Please copy out the entries below exactly, beginning with the line that contains "Testing Red flags" and ending with the line that contains "у него есть", and include nothing outside that span.

[[ RAW DATA, beginning ]]

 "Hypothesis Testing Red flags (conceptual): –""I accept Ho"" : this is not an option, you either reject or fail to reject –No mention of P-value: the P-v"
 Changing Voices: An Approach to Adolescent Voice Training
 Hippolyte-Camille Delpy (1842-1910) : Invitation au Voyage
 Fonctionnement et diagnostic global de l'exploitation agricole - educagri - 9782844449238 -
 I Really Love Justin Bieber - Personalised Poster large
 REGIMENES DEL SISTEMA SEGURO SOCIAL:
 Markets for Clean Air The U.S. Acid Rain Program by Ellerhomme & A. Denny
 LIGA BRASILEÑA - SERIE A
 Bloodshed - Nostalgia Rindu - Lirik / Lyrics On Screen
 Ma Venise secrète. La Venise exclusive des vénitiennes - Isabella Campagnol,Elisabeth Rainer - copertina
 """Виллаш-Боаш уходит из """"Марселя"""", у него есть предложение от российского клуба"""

[[ RAW DATA, end ]]
[[ RAW DATA, beginning ]]

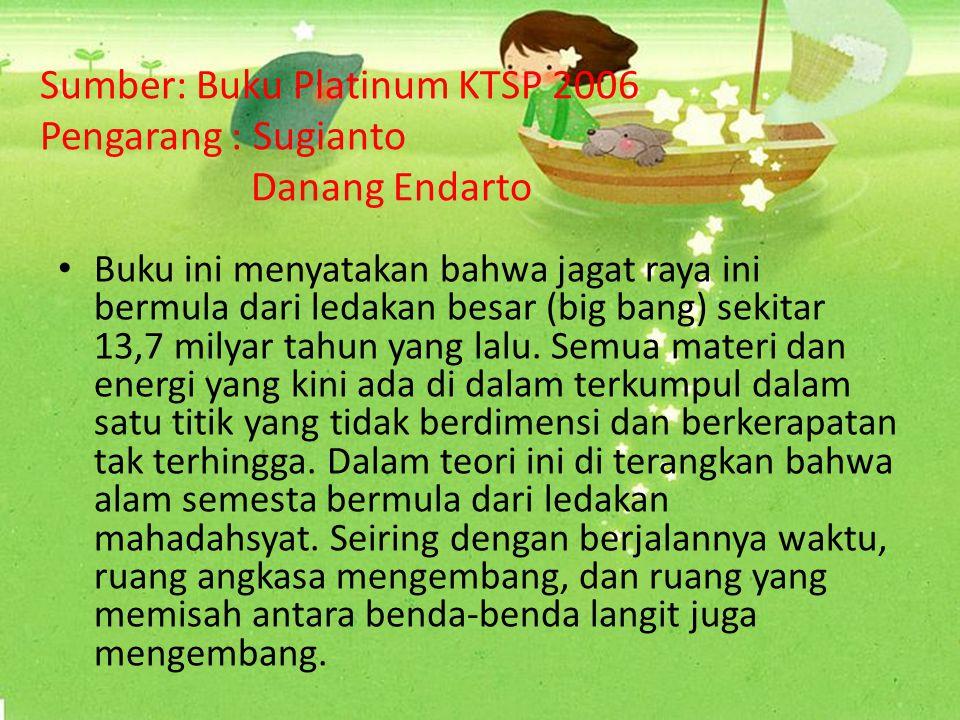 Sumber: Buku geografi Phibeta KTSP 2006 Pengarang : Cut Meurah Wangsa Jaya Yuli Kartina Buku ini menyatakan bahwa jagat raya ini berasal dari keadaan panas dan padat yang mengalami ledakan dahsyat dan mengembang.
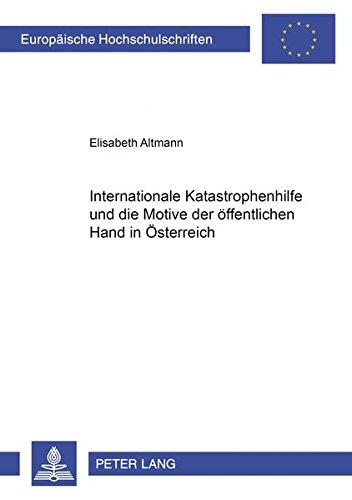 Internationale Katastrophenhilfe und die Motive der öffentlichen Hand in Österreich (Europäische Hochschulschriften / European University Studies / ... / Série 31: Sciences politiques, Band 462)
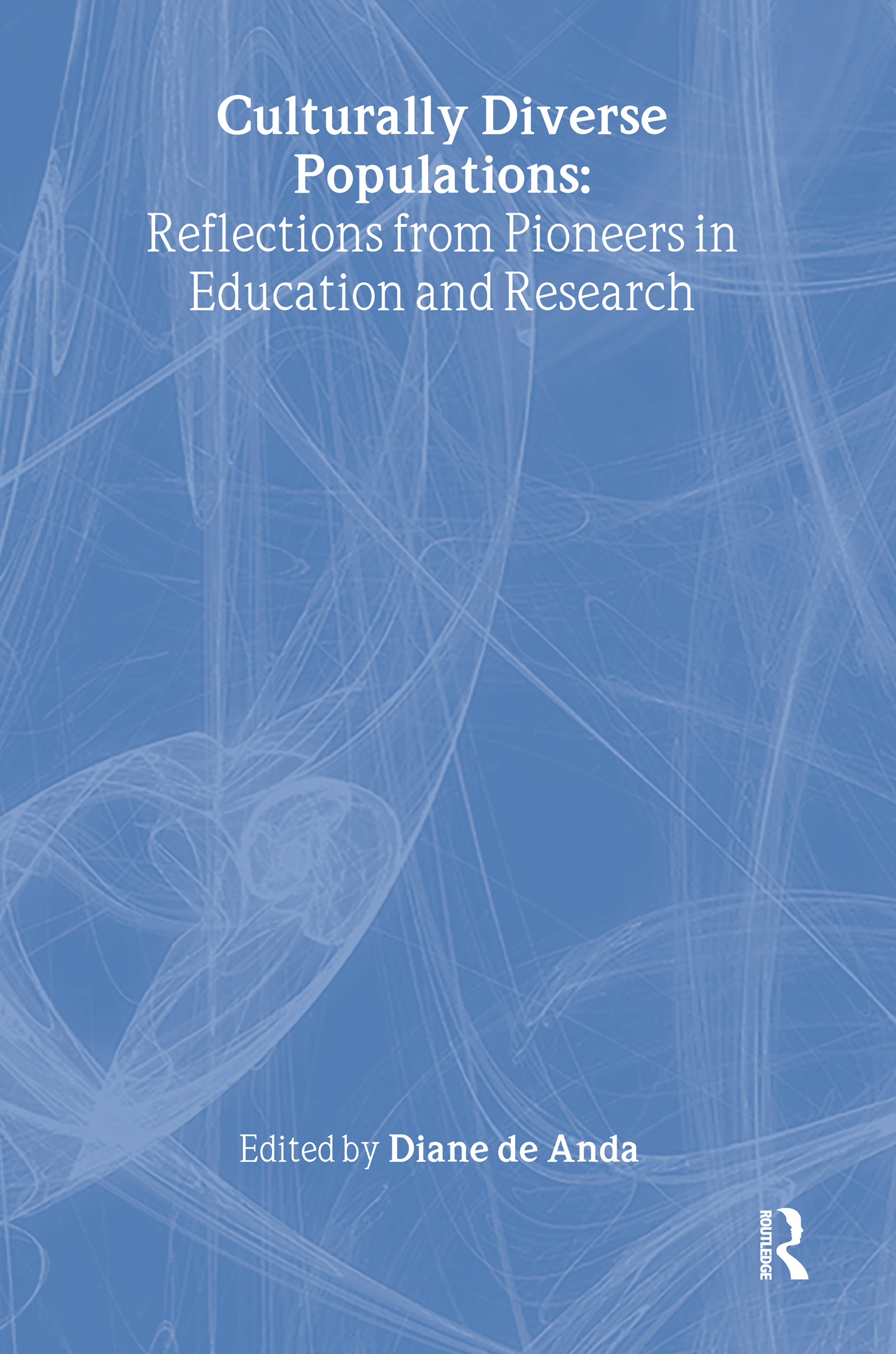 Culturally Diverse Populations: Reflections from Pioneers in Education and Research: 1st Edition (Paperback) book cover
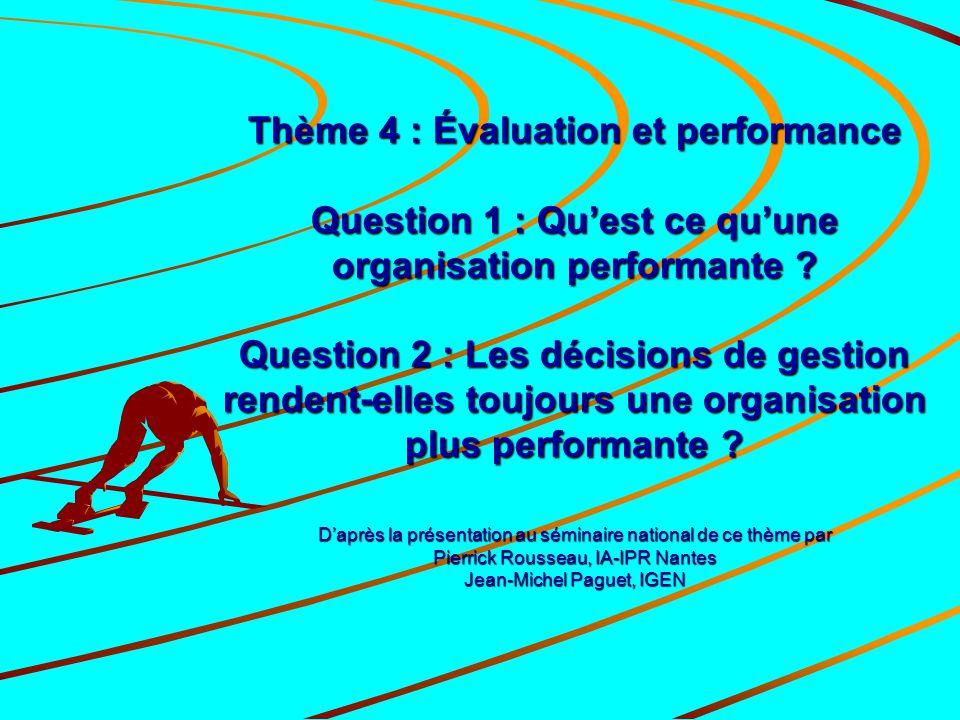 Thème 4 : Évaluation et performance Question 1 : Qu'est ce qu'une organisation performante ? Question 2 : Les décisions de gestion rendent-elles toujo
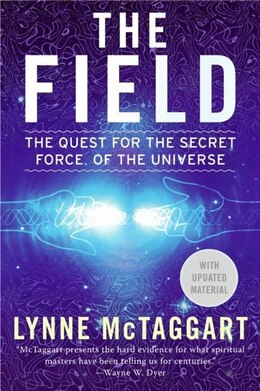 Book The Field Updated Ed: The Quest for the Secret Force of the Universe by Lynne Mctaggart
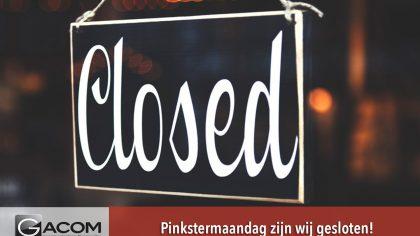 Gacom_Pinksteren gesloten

[[ RAW DATA, end ]]

▶ [RESULT]
 "Hypothesis Testing Red flags (conceptual): –""I accept Ho"" : this is not an option, you either reject or fail to reject –No mention of P-value: the P-v"
 Changing Voices: An Approach to Adolescent Voice Training
 Hippolyte-Camille Delpy (1842-1910) : Invitation au Voyage
 Fonctionnement et diagnostic global de l'exploitation agricole - educagri - 9782844449238 -
 I Really Love Justin Bieber - Personalised Poster large
 REGIMENES DEL SISTEMA SEGURO SOCIAL:
 Markets for Clean Air The U.S. Acid Rain Program by Ellerhomme & A. Denny
 LIGA BRASILEÑA - SERIE A
 Bloodshed - Nostalgia Rindu - Lirik / Lyrics On Screen
 Ma Venise secrète. La Venise exclusive des vénitiennes - Isabella Campagnol,Elisabeth Rainer - copertina
 """Виллаш-Боаш уходит из """"Марселя"""", у него есть предложение от российского клуба"""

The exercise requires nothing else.